Ma la definizione di istinto conosce approcci diversi, diciamo almeno tre, a seconda che il termine sia utilizzato in psicologia (James, Morgan, McDougall, Tolman…), in etologia (con gli studi di Lorenz e Tinbergen) o in psicoanalisi (Freud in primis). C’è anche una interpretazione da parte della Psicologia della forma – o Gestaltpsychologie – una riflessologica, una “ormica” (o del bisogno). Insomma, addentrarsi in questa disamina, che pure abbiamo preteso essere preliminare, ci porterebbe troppo lontano. Meglio allora ricorrere ai dizionari di italiano, che nella loro obbligatoria concisione puntano sugli aspetti essenziali e più condivisi del termine. Trovo particolarmente chiara la definizione che ne dà Aldo Gabrielli: “Impulso naturale per cui gli esseri viventi compiono determinati atti utili o necessari alla propria conservazione, senza l’intervento della volontà e del ragionamento”. Tre gli elementi che rilevano, e che sono praticamente comuni a tutte le interpretazioni: l’aspetto filogenetico, ossia proprio della specie prima che dell’individuo; il carattere di utilità, o di necessità, dell’atto; la naturalità della spinta, che prescinde da volontà e ragionamento.
E torniamo alla domanda iniziale. Si può parlare di istinto paterno, così come da molto tempo ormai si parla di istinto materno?

■ **CONSEGNA**
Puoi riscrivere come elenco più breve il paragrafo del testo sull'istinto che comincia con «Ma la definizione di istinto», conservandone i fatti principali?

■ **DATI FORNITI**
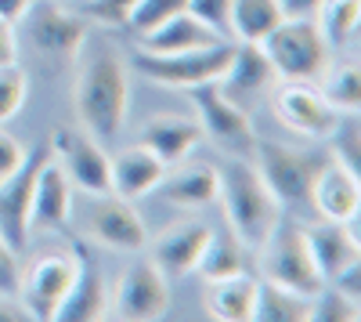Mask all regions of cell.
Masks as SVG:
<instances>
[{
  "mask_svg": "<svg viewBox=\"0 0 361 322\" xmlns=\"http://www.w3.org/2000/svg\"><path fill=\"white\" fill-rule=\"evenodd\" d=\"M282 8V18H314L322 0H279Z\"/></svg>",
  "mask_w": 361,
  "mask_h": 322,
  "instance_id": "74e56055",
  "label": "cell"
},
{
  "mask_svg": "<svg viewBox=\"0 0 361 322\" xmlns=\"http://www.w3.org/2000/svg\"><path fill=\"white\" fill-rule=\"evenodd\" d=\"M29 8H33V0H0V18L11 22V25H18Z\"/></svg>",
  "mask_w": 361,
  "mask_h": 322,
  "instance_id": "ab89813d",
  "label": "cell"
},
{
  "mask_svg": "<svg viewBox=\"0 0 361 322\" xmlns=\"http://www.w3.org/2000/svg\"><path fill=\"white\" fill-rule=\"evenodd\" d=\"M260 51L267 54L275 76L289 83H307L322 76L329 62V44L322 40L314 18H282L271 33L260 40Z\"/></svg>",
  "mask_w": 361,
  "mask_h": 322,
  "instance_id": "3957f363",
  "label": "cell"
},
{
  "mask_svg": "<svg viewBox=\"0 0 361 322\" xmlns=\"http://www.w3.org/2000/svg\"><path fill=\"white\" fill-rule=\"evenodd\" d=\"M243 257H246V246L235 236H214V232H209V243L199 257L195 272H202L206 279H224V275H235V272H246Z\"/></svg>",
  "mask_w": 361,
  "mask_h": 322,
  "instance_id": "f546056e",
  "label": "cell"
},
{
  "mask_svg": "<svg viewBox=\"0 0 361 322\" xmlns=\"http://www.w3.org/2000/svg\"><path fill=\"white\" fill-rule=\"evenodd\" d=\"M361 18V0H322V8L314 15V25L329 47H343Z\"/></svg>",
  "mask_w": 361,
  "mask_h": 322,
  "instance_id": "83f0119b",
  "label": "cell"
},
{
  "mask_svg": "<svg viewBox=\"0 0 361 322\" xmlns=\"http://www.w3.org/2000/svg\"><path fill=\"white\" fill-rule=\"evenodd\" d=\"M166 308H170V282L156 261H145V265H134L130 272H123L109 301V311L116 318H130V322L163 318Z\"/></svg>",
  "mask_w": 361,
  "mask_h": 322,
  "instance_id": "30bf717a",
  "label": "cell"
},
{
  "mask_svg": "<svg viewBox=\"0 0 361 322\" xmlns=\"http://www.w3.org/2000/svg\"><path fill=\"white\" fill-rule=\"evenodd\" d=\"M275 109L282 116V124L296 134H304V138H329L336 131V124L343 120V112H336L333 105H329L318 91H311V87L304 83H289L279 91L275 98Z\"/></svg>",
  "mask_w": 361,
  "mask_h": 322,
  "instance_id": "5bb4252c",
  "label": "cell"
},
{
  "mask_svg": "<svg viewBox=\"0 0 361 322\" xmlns=\"http://www.w3.org/2000/svg\"><path fill=\"white\" fill-rule=\"evenodd\" d=\"M87 225H90V236L112 250H141L148 243V232H145V221L137 217V210L112 192L98 196V203L90 207Z\"/></svg>",
  "mask_w": 361,
  "mask_h": 322,
  "instance_id": "9a60e30c",
  "label": "cell"
},
{
  "mask_svg": "<svg viewBox=\"0 0 361 322\" xmlns=\"http://www.w3.org/2000/svg\"><path fill=\"white\" fill-rule=\"evenodd\" d=\"M188 95H192V102H195L202 134L217 138V145H221L228 156H246V153H253V141H257V138H253V124H250V116L228 98V91L221 87V80L199 83V87H192Z\"/></svg>",
  "mask_w": 361,
  "mask_h": 322,
  "instance_id": "8992f818",
  "label": "cell"
},
{
  "mask_svg": "<svg viewBox=\"0 0 361 322\" xmlns=\"http://www.w3.org/2000/svg\"><path fill=\"white\" fill-rule=\"evenodd\" d=\"M185 8H188V0H137V4L127 11L123 25H127V29H134V33L141 37V33H148V29L163 25L166 18L180 15Z\"/></svg>",
  "mask_w": 361,
  "mask_h": 322,
  "instance_id": "1f68e13d",
  "label": "cell"
},
{
  "mask_svg": "<svg viewBox=\"0 0 361 322\" xmlns=\"http://www.w3.org/2000/svg\"><path fill=\"white\" fill-rule=\"evenodd\" d=\"M73 286L58 308L54 318L62 322H98L109 315V290H105V275L98 268L94 254L83 243H73Z\"/></svg>",
  "mask_w": 361,
  "mask_h": 322,
  "instance_id": "4fadbf2b",
  "label": "cell"
},
{
  "mask_svg": "<svg viewBox=\"0 0 361 322\" xmlns=\"http://www.w3.org/2000/svg\"><path fill=\"white\" fill-rule=\"evenodd\" d=\"M73 257H44L29 268L18 282V301L29 318L54 322L58 308H62L69 286H73Z\"/></svg>",
  "mask_w": 361,
  "mask_h": 322,
  "instance_id": "7c38bea8",
  "label": "cell"
},
{
  "mask_svg": "<svg viewBox=\"0 0 361 322\" xmlns=\"http://www.w3.org/2000/svg\"><path fill=\"white\" fill-rule=\"evenodd\" d=\"M73 210V181L62 170L54 156L44 160L37 185H33V210H29V225L37 228H62Z\"/></svg>",
  "mask_w": 361,
  "mask_h": 322,
  "instance_id": "ac0fdd59",
  "label": "cell"
},
{
  "mask_svg": "<svg viewBox=\"0 0 361 322\" xmlns=\"http://www.w3.org/2000/svg\"><path fill=\"white\" fill-rule=\"evenodd\" d=\"M22 160H25V149H22V145H18L11 134L0 131V181H4V178H8V174H11Z\"/></svg>",
  "mask_w": 361,
  "mask_h": 322,
  "instance_id": "8d00e7d4",
  "label": "cell"
},
{
  "mask_svg": "<svg viewBox=\"0 0 361 322\" xmlns=\"http://www.w3.org/2000/svg\"><path fill=\"white\" fill-rule=\"evenodd\" d=\"M357 318H361V301L343 294V290H336L333 282H325L311 297L307 322H357Z\"/></svg>",
  "mask_w": 361,
  "mask_h": 322,
  "instance_id": "4dcf8cb0",
  "label": "cell"
},
{
  "mask_svg": "<svg viewBox=\"0 0 361 322\" xmlns=\"http://www.w3.org/2000/svg\"><path fill=\"white\" fill-rule=\"evenodd\" d=\"M282 22L279 0H235L231 4V37L260 44Z\"/></svg>",
  "mask_w": 361,
  "mask_h": 322,
  "instance_id": "4316f807",
  "label": "cell"
},
{
  "mask_svg": "<svg viewBox=\"0 0 361 322\" xmlns=\"http://www.w3.org/2000/svg\"><path fill=\"white\" fill-rule=\"evenodd\" d=\"M253 297H257V279L246 272L209 279L206 311L217 322H253Z\"/></svg>",
  "mask_w": 361,
  "mask_h": 322,
  "instance_id": "603a6c76",
  "label": "cell"
},
{
  "mask_svg": "<svg viewBox=\"0 0 361 322\" xmlns=\"http://www.w3.org/2000/svg\"><path fill=\"white\" fill-rule=\"evenodd\" d=\"M311 203L318 207V214H322L325 221L354 225L357 207H361V185H357V174L347 170L340 160L322 163L318 178H314V185H311Z\"/></svg>",
  "mask_w": 361,
  "mask_h": 322,
  "instance_id": "2e32d148",
  "label": "cell"
},
{
  "mask_svg": "<svg viewBox=\"0 0 361 322\" xmlns=\"http://www.w3.org/2000/svg\"><path fill=\"white\" fill-rule=\"evenodd\" d=\"M231 58V44H214V47H199V51H177V54H152L141 51L134 58L137 73H145L148 80H156L173 91H192L199 83H214L224 76Z\"/></svg>",
  "mask_w": 361,
  "mask_h": 322,
  "instance_id": "5b68a950",
  "label": "cell"
},
{
  "mask_svg": "<svg viewBox=\"0 0 361 322\" xmlns=\"http://www.w3.org/2000/svg\"><path fill=\"white\" fill-rule=\"evenodd\" d=\"M163 196L170 203H177V207H206V203L217 199V170L209 167H185L177 174H163L159 181Z\"/></svg>",
  "mask_w": 361,
  "mask_h": 322,
  "instance_id": "484cf974",
  "label": "cell"
},
{
  "mask_svg": "<svg viewBox=\"0 0 361 322\" xmlns=\"http://www.w3.org/2000/svg\"><path fill=\"white\" fill-rule=\"evenodd\" d=\"M130 109V73L119 47L112 40L90 37L76 51V120L80 127L98 138L112 141L119 134Z\"/></svg>",
  "mask_w": 361,
  "mask_h": 322,
  "instance_id": "6da1fadb",
  "label": "cell"
},
{
  "mask_svg": "<svg viewBox=\"0 0 361 322\" xmlns=\"http://www.w3.org/2000/svg\"><path fill=\"white\" fill-rule=\"evenodd\" d=\"M109 174H112V189H109L112 196L141 199V196L159 189L166 163L148 149V145H130V149H123L116 160H109Z\"/></svg>",
  "mask_w": 361,
  "mask_h": 322,
  "instance_id": "e0dca14e",
  "label": "cell"
},
{
  "mask_svg": "<svg viewBox=\"0 0 361 322\" xmlns=\"http://www.w3.org/2000/svg\"><path fill=\"white\" fill-rule=\"evenodd\" d=\"M304 236H307L311 257H314V265H318V272H322L325 282L333 279L336 272H343L350 261L361 257V243H357V236L350 232V225H343V221L311 225V228H304Z\"/></svg>",
  "mask_w": 361,
  "mask_h": 322,
  "instance_id": "ffe728a7",
  "label": "cell"
},
{
  "mask_svg": "<svg viewBox=\"0 0 361 322\" xmlns=\"http://www.w3.org/2000/svg\"><path fill=\"white\" fill-rule=\"evenodd\" d=\"M15 51H18V40H15V25L0 18V66L15 62Z\"/></svg>",
  "mask_w": 361,
  "mask_h": 322,
  "instance_id": "f35d334b",
  "label": "cell"
},
{
  "mask_svg": "<svg viewBox=\"0 0 361 322\" xmlns=\"http://www.w3.org/2000/svg\"><path fill=\"white\" fill-rule=\"evenodd\" d=\"M199 141H202V127L188 116H159V120H148L141 131V145H148L166 167L180 163Z\"/></svg>",
  "mask_w": 361,
  "mask_h": 322,
  "instance_id": "7402d4cb",
  "label": "cell"
},
{
  "mask_svg": "<svg viewBox=\"0 0 361 322\" xmlns=\"http://www.w3.org/2000/svg\"><path fill=\"white\" fill-rule=\"evenodd\" d=\"M47 156L51 153L44 149V145L25 149V160L8 174L4 181H0V236L11 243L15 254H22L29 246V232H33V225H29V210H33V185H37V174H40Z\"/></svg>",
  "mask_w": 361,
  "mask_h": 322,
  "instance_id": "ba28073f",
  "label": "cell"
},
{
  "mask_svg": "<svg viewBox=\"0 0 361 322\" xmlns=\"http://www.w3.org/2000/svg\"><path fill=\"white\" fill-rule=\"evenodd\" d=\"M271 80H275V69H271L260 44H250V40H238V47L231 44V58H228L221 83H228L231 91H260Z\"/></svg>",
  "mask_w": 361,
  "mask_h": 322,
  "instance_id": "d4e9b609",
  "label": "cell"
},
{
  "mask_svg": "<svg viewBox=\"0 0 361 322\" xmlns=\"http://www.w3.org/2000/svg\"><path fill=\"white\" fill-rule=\"evenodd\" d=\"M257 254H260V272H264L267 282H279L286 290H296V294H304V297H314L318 290L325 286V279H322V272L314 265V257H311L304 228L279 221L275 232L264 239V246Z\"/></svg>",
  "mask_w": 361,
  "mask_h": 322,
  "instance_id": "277c9868",
  "label": "cell"
},
{
  "mask_svg": "<svg viewBox=\"0 0 361 322\" xmlns=\"http://www.w3.org/2000/svg\"><path fill=\"white\" fill-rule=\"evenodd\" d=\"M25 95H29V80H25L22 66L18 62L0 66V124H8L11 116L22 112Z\"/></svg>",
  "mask_w": 361,
  "mask_h": 322,
  "instance_id": "d6a6232c",
  "label": "cell"
},
{
  "mask_svg": "<svg viewBox=\"0 0 361 322\" xmlns=\"http://www.w3.org/2000/svg\"><path fill=\"white\" fill-rule=\"evenodd\" d=\"M318 95H322L329 105H333L336 112H343V116H357V109H361V69L350 66V62L336 66L333 73H325Z\"/></svg>",
  "mask_w": 361,
  "mask_h": 322,
  "instance_id": "f1b7e54d",
  "label": "cell"
},
{
  "mask_svg": "<svg viewBox=\"0 0 361 322\" xmlns=\"http://www.w3.org/2000/svg\"><path fill=\"white\" fill-rule=\"evenodd\" d=\"M217 199L224 207L231 236L246 250H260L264 239L282 221V203L267 189L260 170L243 156H231L217 167Z\"/></svg>",
  "mask_w": 361,
  "mask_h": 322,
  "instance_id": "7a4b0ae2",
  "label": "cell"
},
{
  "mask_svg": "<svg viewBox=\"0 0 361 322\" xmlns=\"http://www.w3.org/2000/svg\"><path fill=\"white\" fill-rule=\"evenodd\" d=\"M137 40H141V51H152V54H177V51H199V47L224 44L228 37H221L217 29H209L206 22H199V18L185 8L180 15L166 18L163 25L141 33Z\"/></svg>",
  "mask_w": 361,
  "mask_h": 322,
  "instance_id": "d6986e66",
  "label": "cell"
},
{
  "mask_svg": "<svg viewBox=\"0 0 361 322\" xmlns=\"http://www.w3.org/2000/svg\"><path fill=\"white\" fill-rule=\"evenodd\" d=\"M231 4L235 0H188V11L221 37H231Z\"/></svg>",
  "mask_w": 361,
  "mask_h": 322,
  "instance_id": "836d02e7",
  "label": "cell"
},
{
  "mask_svg": "<svg viewBox=\"0 0 361 322\" xmlns=\"http://www.w3.org/2000/svg\"><path fill=\"white\" fill-rule=\"evenodd\" d=\"M22 318H29L25 308H22V301L0 294V322H22Z\"/></svg>",
  "mask_w": 361,
  "mask_h": 322,
  "instance_id": "60d3db41",
  "label": "cell"
},
{
  "mask_svg": "<svg viewBox=\"0 0 361 322\" xmlns=\"http://www.w3.org/2000/svg\"><path fill=\"white\" fill-rule=\"evenodd\" d=\"M18 282H22L18 257H15L11 243L0 236V294H4V297H18Z\"/></svg>",
  "mask_w": 361,
  "mask_h": 322,
  "instance_id": "e575fe53",
  "label": "cell"
},
{
  "mask_svg": "<svg viewBox=\"0 0 361 322\" xmlns=\"http://www.w3.org/2000/svg\"><path fill=\"white\" fill-rule=\"evenodd\" d=\"M253 156H257V170L267 181V189L275 192L279 203H307L311 199V185L322 170V160L311 153H296L275 141H253Z\"/></svg>",
  "mask_w": 361,
  "mask_h": 322,
  "instance_id": "52a82bcc",
  "label": "cell"
},
{
  "mask_svg": "<svg viewBox=\"0 0 361 322\" xmlns=\"http://www.w3.org/2000/svg\"><path fill=\"white\" fill-rule=\"evenodd\" d=\"M134 4L137 0H87V15L105 25H123V18Z\"/></svg>",
  "mask_w": 361,
  "mask_h": 322,
  "instance_id": "d590c367",
  "label": "cell"
},
{
  "mask_svg": "<svg viewBox=\"0 0 361 322\" xmlns=\"http://www.w3.org/2000/svg\"><path fill=\"white\" fill-rule=\"evenodd\" d=\"M209 243V228L202 221H185L173 225L166 236L156 243V265L163 268V275H188L199 268V257Z\"/></svg>",
  "mask_w": 361,
  "mask_h": 322,
  "instance_id": "44dd1931",
  "label": "cell"
},
{
  "mask_svg": "<svg viewBox=\"0 0 361 322\" xmlns=\"http://www.w3.org/2000/svg\"><path fill=\"white\" fill-rule=\"evenodd\" d=\"M22 22L29 25V40L44 54L66 58V62H73L76 51L87 40V33H90L83 15H76L62 4H40V0H33V8L22 15Z\"/></svg>",
  "mask_w": 361,
  "mask_h": 322,
  "instance_id": "8fae6325",
  "label": "cell"
},
{
  "mask_svg": "<svg viewBox=\"0 0 361 322\" xmlns=\"http://www.w3.org/2000/svg\"><path fill=\"white\" fill-rule=\"evenodd\" d=\"M311 315V297L286 290L279 282H257L253 297V322H307Z\"/></svg>",
  "mask_w": 361,
  "mask_h": 322,
  "instance_id": "cb8c5ba5",
  "label": "cell"
},
{
  "mask_svg": "<svg viewBox=\"0 0 361 322\" xmlns=\"http://www.w3.org/2000/svg\"><path fill=\"white\" fill-rule=\"evenodd\" d=\"M51 156L62 163L69 174V181L87 192V196H105L112 189V174H109V156L98 145V138H90L87 131L73 127H54L51 134Z\"/></svg>",
  "mask_w": 361,
  "mask_h": 322,
  "instance_id": "9c48e42d",
  "label": "cell"
}]
</instances>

■ **RISULTATO**
- La definizione di istinto conosce almeno tre approcci: in psicologia (James, Morgan, McDougall, Tolman…), in etologia (Lorenz e Tinbergen) e in psicoanalisi (Freud in primis).
- Ci sono anche un'interpretazione della Psicologia della forma (Gestaltpsychologie), una riflessologica e una "ormica" (o del bisogno).
- Addentrarsi in questa disamina porterebbe troppo lontano, quindi si ricorre ai dizionari di italiano, che puntano sugli aspetti essenziali e più condivisi del termine.
- La definizione di Aldo Gabrielli: "Impulso naturale per cui gli esseri viventi compiono determinati atti utili o necessari alla propria conservazione, senza l'intervento della volontà e del ragionamento".
- Tre elementi sono praticamente comuni a tutte le interpretazioni:
  - l'aspetto filogenetico, proprio della specie prima che dell'individuo;
  - l'utilità o la necessità dell'atto;
  - la naturalità della spinta, che prescinde da volontà e ragionamento.